Alexandre Rivière est noir. Avec sa compagne, il a une petite fille, Pamina, trois ans. Il n’a pas pu assister à l’accouchement, car il s’est fait contrôler par des policiers le soir de la naissance, ils ont trouvé que son nom sonnait “trop français”, alors ils ont cru que ses papiers étaient faux, et il a passé la nuit au poste, le temps de vérifier tout ça. Alexandre a toujours voulu s’en sortir, mais il a fini par faire des bêtises, en partie parce que la vie ne l’a pas épargné, en lui mettant même plutôt des bâtons dans les roues. Alors Pénélope explique à Pamina que papa est au coin, et qu’il reviendra bientôt.

Pendant ses 107 jours de détention, il écrira 52 lettres à sa femme et sa fille, la peur au ventre de les perdre l’une et l’autre. C’est un livre terrible sur les bugs de notre justice, sur le délit de faciès, une histoire pourtant emplie d’amour et, malgré tout, d’espoir sur l’humain.
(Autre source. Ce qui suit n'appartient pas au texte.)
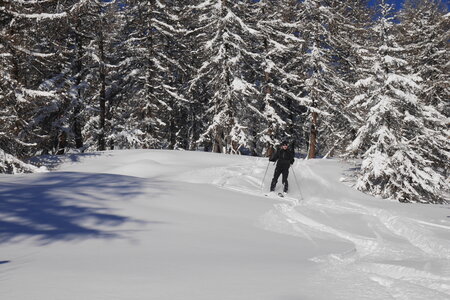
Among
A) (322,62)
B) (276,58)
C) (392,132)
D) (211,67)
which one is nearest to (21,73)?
(211,67)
Avec ma rationalité de blanche issue de milieu favorisé, j’aimerais affirmer qu’il n’est pas possible que le sort s’acharne ainsi sur une personne sans reproches. On aimerait se persuader, comme les matons, qu’il n’y a pas de fumée sans feu, ce serait beaucoup plus confortable moralement. Mais nous savons tous que la vie peut vriller, pour un détail, et qu’on peut se retrouver rapidement dans un engrenage à la limite de la folie. Les exemples d’injustice cités sont à pleurer.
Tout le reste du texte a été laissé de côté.